Sie machten aber gleich darauf deutlich, dass sie nun wirklich nicht zufällig auf dem vierten Platz der Tabelle stehen und man sie schon allein deshalb nicht frühzeitig abschreiben sollte. Kaum ließen die MTV-Damen in ihrem Angriffsfuror ein wenig nach, nutze Wattenbek jede nur erdenkliche Lücke, um sich wieder heranzuarbeiten. Und tatsächlich konnte die TSV-Bank bereits in der 26. Minute den Anschlusstreffer zum 12:13 bejubeln. Dieses Mal, und damit anders als in den beiden vorangegangenen Begegnungen, sollte aber keine schwache zweite Hälfte des ersten Durchgangs den Gegnerinnen in die Hände spielen. Die Schützlinge von MTV-Coach Helmut „Enno“ Röder schüttelten und rüttelten sich und konnten unter dem Applaus ihrer Fans mit einer 16:13 Führung in die Pause gehen.
Allerdings kamen die MTV-Fans im zweiten Durchgang aus dem Applaudieren und Jubeln kaum noch raus. Von Enno Röder blendend eingestellt, ließen die Altlandsbergerinnen vom Wiederanpfiff an keinen Zweifel, wer an diesem Spieltag die Erle als Sieger verlassen würde. Das erste Drittel der zweiten Halbzeit war vorüber, da prangte auf der Anzeigetafel leuchtend hell die zwischenständliche 24:15 Führung für den MTV. Labsal für alle Beteiligten, die in dieser Saison wirklich nicht viel Grund und Anlass gehabt hatten, sich mit und an den MTV-Damen zu freuen. Zumal es auch gerade so weiterging. In dieser Phase gelang den Grün-Weißen einfach alles. Logische Folge: in der 53. Minuten betrug die Altlandsberger Führung satte 33:19 Tore. Der Drops war, wie man so sagt, gelutscht.
Will man es den örtlichen Drittligistinnen verübeln, dass sie es nun etwas ruhiger angingen. Auch, wie man einräumen muss, etwas fahrlässiger; vor allem im Umgang mit ihren Chancen. Am Ende stand ein immer noch imposanter 35:25 Erfolg der Hausherrinnen, der von ihrem Anhang wie von ihnen selbst enthusiastisch gefeiert wurde. Die meistgestellte Frage dabei: Weshalb nicht gleich so? Schließlich standen überwiegend dieselben Spielerinnen auf der Platte, die sich fünf Wochen zuvor noch den Tabellenletzten aus Hildesheim geschlagen geben mussten.

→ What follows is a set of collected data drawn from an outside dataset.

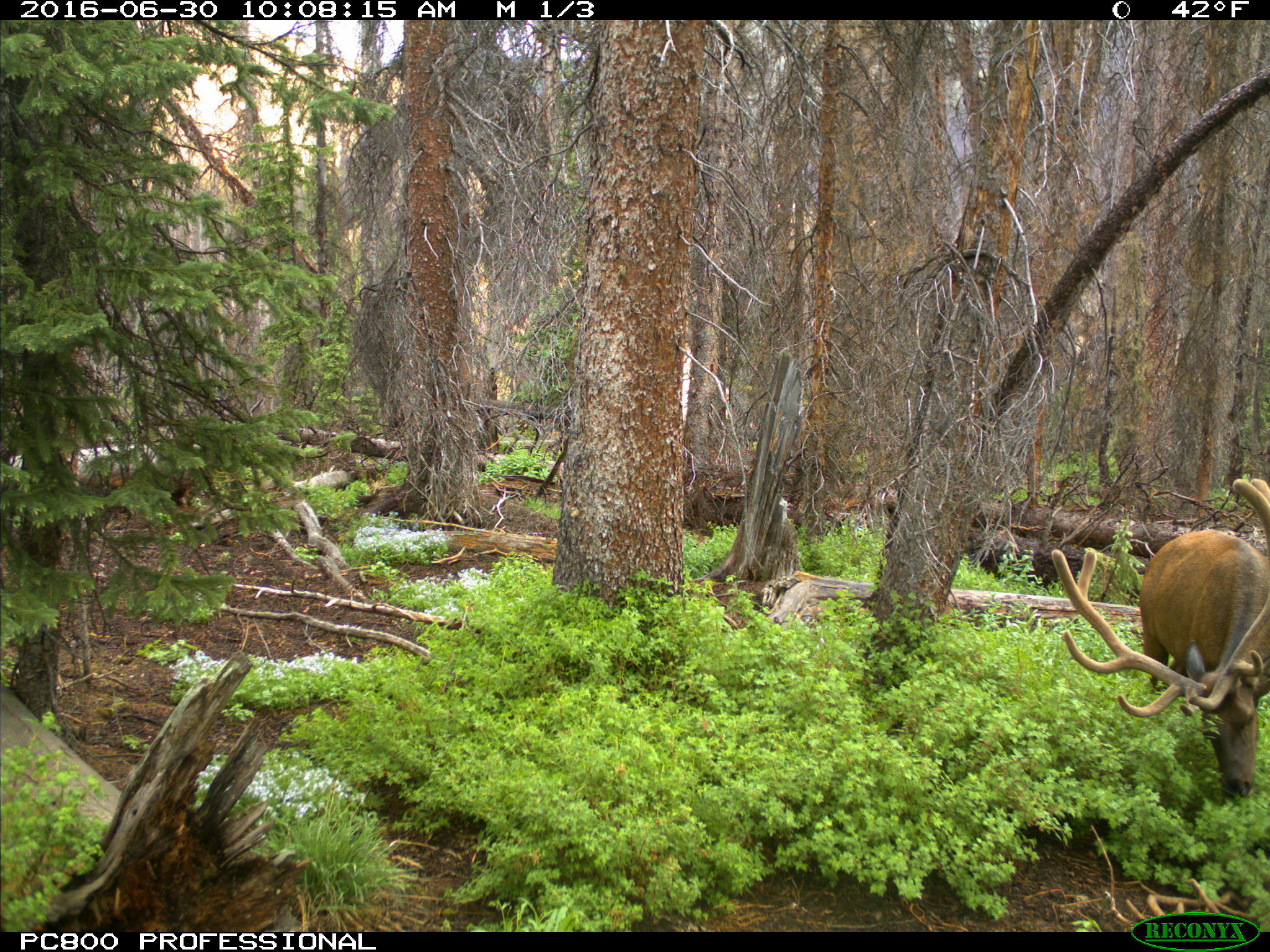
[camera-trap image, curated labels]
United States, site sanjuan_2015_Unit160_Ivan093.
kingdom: Animalia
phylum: Chordata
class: Mammalia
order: Artiodactyla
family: Cervidae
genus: Cervus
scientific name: Cervus elaphus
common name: red deer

„Der Tainerwechsel hat die erhofften neuen Impulse ins Team getragen“, stellte MTV-Teamchef Wolfram Eschenbach ebenso erleichtert wie zufrieden fest. „Man sieht es an den überlegteren und besser vorbereiteten Abschlüssen, an den gewitzten, wie variantenreichen Anspielen in die Spitze, vor allem an den Kreis und nicht zuletzt an unserer deutlich aggressivieren und dadurch effektiveren Abwehr. Es macht einfach wieder Spaß, den Mädels zuzusehen.“ Und die Mädels haben wieder sichtlich selbst Spaß am Spiel. So wie die Fans, Freunde und Förderer des Teams an einem zu keinem Zeitpunkt gefährdeten und auch in dieser Höhe voll und ganz verdienten Erfolg.
Bleibt die letzte Frage: Kommt der Wandel noch rechtzeitig, um die Klasse zu halten? Eine Antwort darauf wird es leider nicht vor dem 1. Mai, ca. 17:30, in der Halle des Alstergymnasiums in Henstedt-Ulzburg geben. Falls also jemand noch keine überzeugende Idee für die obligatorische Maiwanderung haben sollte…
MTV:
Jennifer Höft (Tor), Freya Wagner (Tor), Indra Genning (Tor), Manja Berger 1, Josephine Dähne 7, Annika Fleck, Vivien Godglück, Ann-Catrin Höbbel 12/4, Josephin Keßler 5, Sophia Mattisseck 2, Christine Miniers 3, Claudia Neumann, Magdalena Stanulewicz 1, Viktoria Varkonyi, Anne Weier 1, Beatrice Zacharias 3.